More recently, Tesla expanded its “Robotaxi” service area to the Bay Area in California, but it again has an employee in the car, this time in the driver’s seat.
Krafcik commented:
“If they were striving to re-create today’s Bay Area Uber experience, looks like they’ve absolutely nailed it.”
He continued:
“I think the AV industry would be delighted if Tesla followed Waymo’s approach to launch a robotaxi service, but they are not doing that.”
Furthermore, Tesla has been limiting access to “invite-only” and the invites have been primarily going to Tesla influencers and investors who are rarely critical of the company.
CEO Elon Musk has been discussing “opening up” the service in Austin to the public next month, but it appears that Tesla will need to retain the in-car supervisor for the foreseeable future.
Electrek’s Take
It must be a bit frustrating for Waymo, which has deployed an actual robotaxi service for years, to see Tesla calling this a robotaxi.

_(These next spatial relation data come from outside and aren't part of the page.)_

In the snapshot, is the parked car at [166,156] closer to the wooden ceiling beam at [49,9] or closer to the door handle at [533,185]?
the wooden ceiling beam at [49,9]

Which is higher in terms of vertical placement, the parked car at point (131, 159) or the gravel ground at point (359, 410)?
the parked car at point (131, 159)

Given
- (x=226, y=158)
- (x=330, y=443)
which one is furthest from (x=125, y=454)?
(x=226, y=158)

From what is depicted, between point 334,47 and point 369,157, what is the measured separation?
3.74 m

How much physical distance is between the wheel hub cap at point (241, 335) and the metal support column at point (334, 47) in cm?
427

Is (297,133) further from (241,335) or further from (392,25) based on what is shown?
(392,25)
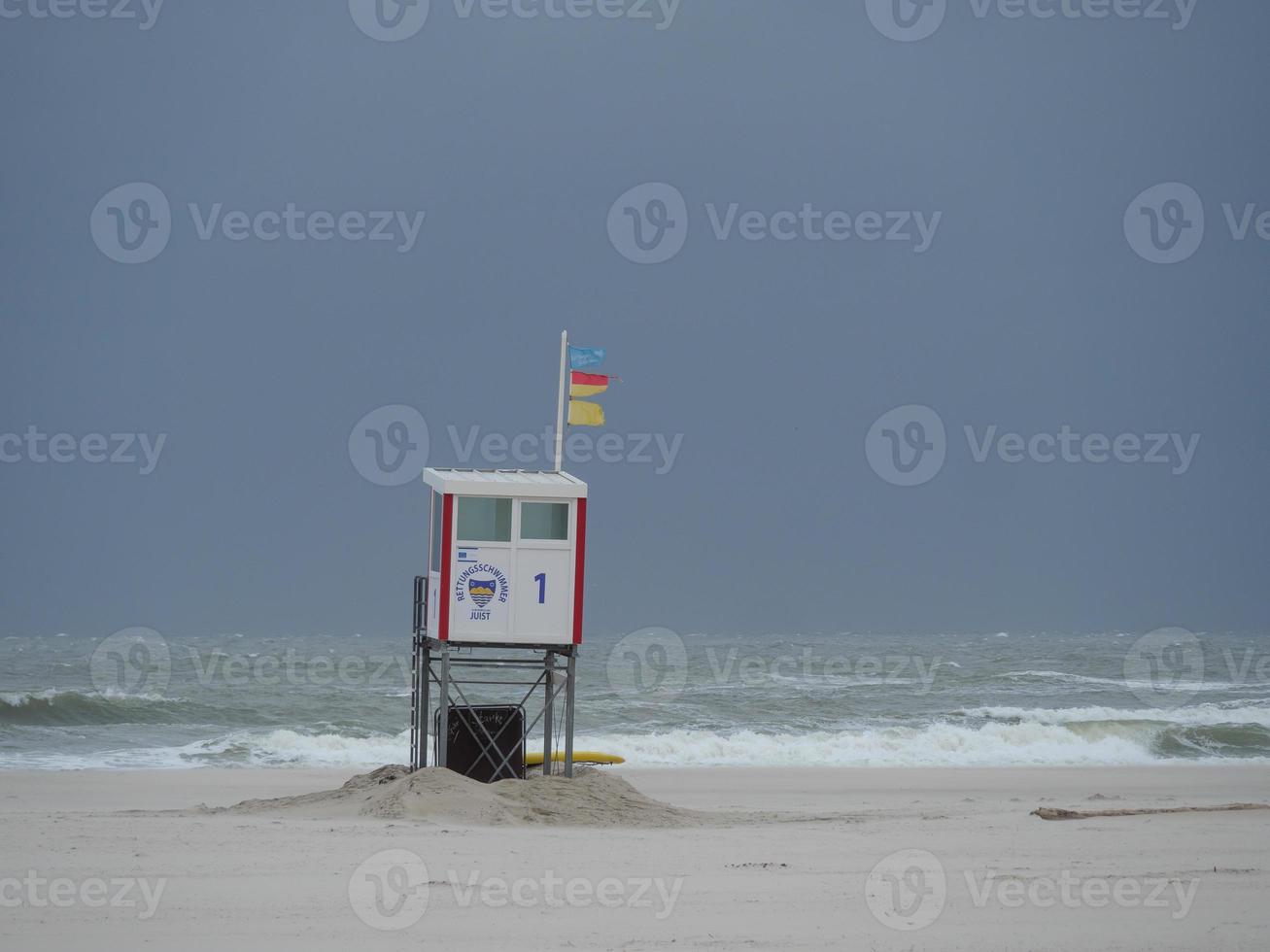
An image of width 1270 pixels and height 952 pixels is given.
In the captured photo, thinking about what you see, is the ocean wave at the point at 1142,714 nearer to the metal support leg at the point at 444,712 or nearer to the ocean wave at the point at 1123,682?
the ocean wave at the point at 1123,682

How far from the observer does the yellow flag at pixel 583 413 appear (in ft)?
56.6

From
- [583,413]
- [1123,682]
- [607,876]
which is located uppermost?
[583,413]

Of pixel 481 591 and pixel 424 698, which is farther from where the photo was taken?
pixel 424 698

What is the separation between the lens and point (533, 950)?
354 inches

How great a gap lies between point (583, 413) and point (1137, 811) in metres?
8.51

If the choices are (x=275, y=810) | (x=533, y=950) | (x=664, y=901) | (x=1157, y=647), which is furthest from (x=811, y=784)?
(x=1157, y=647)

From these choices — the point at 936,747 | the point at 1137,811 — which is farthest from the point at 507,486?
the point at 936,747

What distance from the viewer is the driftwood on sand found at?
16047mm

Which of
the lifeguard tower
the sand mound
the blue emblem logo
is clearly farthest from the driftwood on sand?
the blue emblem logo

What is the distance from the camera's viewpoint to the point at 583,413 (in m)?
17.4

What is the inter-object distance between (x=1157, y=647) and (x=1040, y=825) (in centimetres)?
6333

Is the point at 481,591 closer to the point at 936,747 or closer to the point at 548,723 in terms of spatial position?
the point at 548,723

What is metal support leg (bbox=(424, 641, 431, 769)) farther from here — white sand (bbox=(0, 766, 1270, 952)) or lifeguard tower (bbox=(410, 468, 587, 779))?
white sand (bbox=(0, 766, 1270, 952))

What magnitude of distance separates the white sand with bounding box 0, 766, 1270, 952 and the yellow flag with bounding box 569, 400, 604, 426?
4.57 meters
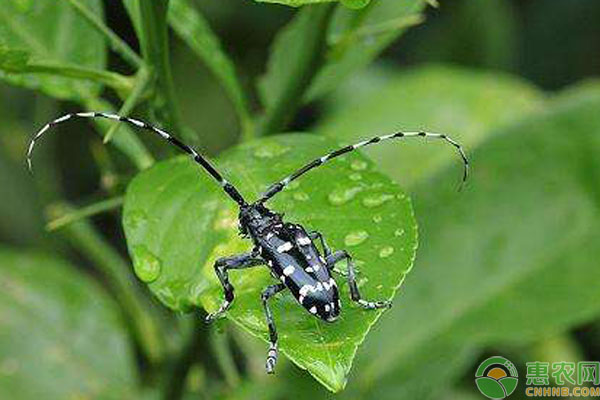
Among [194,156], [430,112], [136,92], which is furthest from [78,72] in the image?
[430,112]

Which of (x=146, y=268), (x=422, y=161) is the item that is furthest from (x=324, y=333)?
(x=422, y=161)

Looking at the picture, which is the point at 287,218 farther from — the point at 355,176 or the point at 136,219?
the point at 136,219

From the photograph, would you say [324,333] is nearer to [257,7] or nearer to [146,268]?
[146,268]

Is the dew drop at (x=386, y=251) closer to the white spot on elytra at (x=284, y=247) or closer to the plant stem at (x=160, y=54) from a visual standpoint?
the white spot on elytra at (x=284, y=247)

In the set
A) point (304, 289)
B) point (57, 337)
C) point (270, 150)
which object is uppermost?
point (270, 150)

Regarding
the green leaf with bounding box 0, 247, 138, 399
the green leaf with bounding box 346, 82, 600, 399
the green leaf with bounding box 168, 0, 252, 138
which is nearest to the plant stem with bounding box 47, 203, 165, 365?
the green leaf with bounding box 0, 247, 138, 399

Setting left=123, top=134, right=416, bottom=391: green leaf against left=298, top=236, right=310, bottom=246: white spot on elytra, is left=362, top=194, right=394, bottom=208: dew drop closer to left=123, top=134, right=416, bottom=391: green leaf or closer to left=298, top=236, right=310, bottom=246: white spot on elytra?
left=123, top=134, right=416, bottom=391: green leaf

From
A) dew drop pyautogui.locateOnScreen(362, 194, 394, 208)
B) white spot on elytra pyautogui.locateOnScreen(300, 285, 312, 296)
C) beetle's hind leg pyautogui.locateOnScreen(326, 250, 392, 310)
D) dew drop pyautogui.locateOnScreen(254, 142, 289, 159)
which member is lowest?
white spot on elytra pyautogui.locateOnScreen(300, 285, 312, 296)

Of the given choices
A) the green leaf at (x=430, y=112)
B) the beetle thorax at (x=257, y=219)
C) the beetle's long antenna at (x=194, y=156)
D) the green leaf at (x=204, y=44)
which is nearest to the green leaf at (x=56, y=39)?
the green leaf at (x=204, y=44)
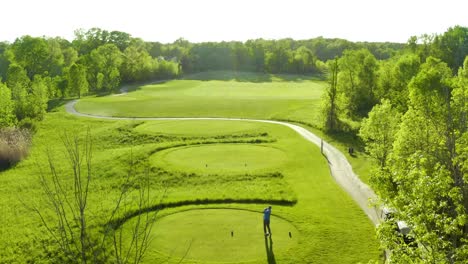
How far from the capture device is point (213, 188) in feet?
135

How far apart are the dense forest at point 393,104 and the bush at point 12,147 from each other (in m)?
0.25

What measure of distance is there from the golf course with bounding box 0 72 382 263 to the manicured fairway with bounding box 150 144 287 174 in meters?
0.13

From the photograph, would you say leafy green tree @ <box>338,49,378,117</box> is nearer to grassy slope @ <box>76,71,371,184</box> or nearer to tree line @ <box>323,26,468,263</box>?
tree line @ <box>323,26,468,263</box>

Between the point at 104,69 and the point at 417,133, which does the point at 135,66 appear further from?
the point at 417,133

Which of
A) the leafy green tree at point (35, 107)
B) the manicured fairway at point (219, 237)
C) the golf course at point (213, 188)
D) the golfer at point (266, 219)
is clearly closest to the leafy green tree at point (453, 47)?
the golf course at point (213, 188)

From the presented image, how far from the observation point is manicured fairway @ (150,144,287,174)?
47.9m

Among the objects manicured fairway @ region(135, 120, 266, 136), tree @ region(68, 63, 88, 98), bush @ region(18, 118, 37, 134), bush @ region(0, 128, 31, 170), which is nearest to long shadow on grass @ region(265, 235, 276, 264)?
bush @ region(0, 128, 31, 170)

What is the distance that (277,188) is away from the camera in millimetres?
40969

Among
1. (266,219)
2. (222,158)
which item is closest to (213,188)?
(222,158)

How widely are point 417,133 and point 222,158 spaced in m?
25.4

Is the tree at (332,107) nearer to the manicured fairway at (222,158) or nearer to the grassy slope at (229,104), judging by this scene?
the grassy slope at (229,104)

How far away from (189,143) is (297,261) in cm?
3770

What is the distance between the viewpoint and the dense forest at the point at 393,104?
53.3ft

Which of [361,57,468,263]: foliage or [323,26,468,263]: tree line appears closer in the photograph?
[361,57,468,263]: foliage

When Waymo was using in-car “safety drivers’, it didn’t call its service “robotaxi.” It was obviously in the testing phase.
If Tesla were to remove the safety drivers, which I suggest they don’t, based on the current disengagement rate of FSD and the interventions we have seen from supervisors in the currently minimal “Robotaxi” service in Austin, it would officially be about 5 years behind Waymo.
The argument that Tesla will magically scale faster because they don’t use lidar should be retired, as the goal should be the safest, not the fastest, at scaling.
And when it comes to scaling, Tesla’s current bottleneck is safety. It needs to be safe enough to remove the safety supervisor, and it’s clearly not there yet.
I really don’t like Tesla’s approach. It seems to be more about optics than adopting a safe and transparent approach.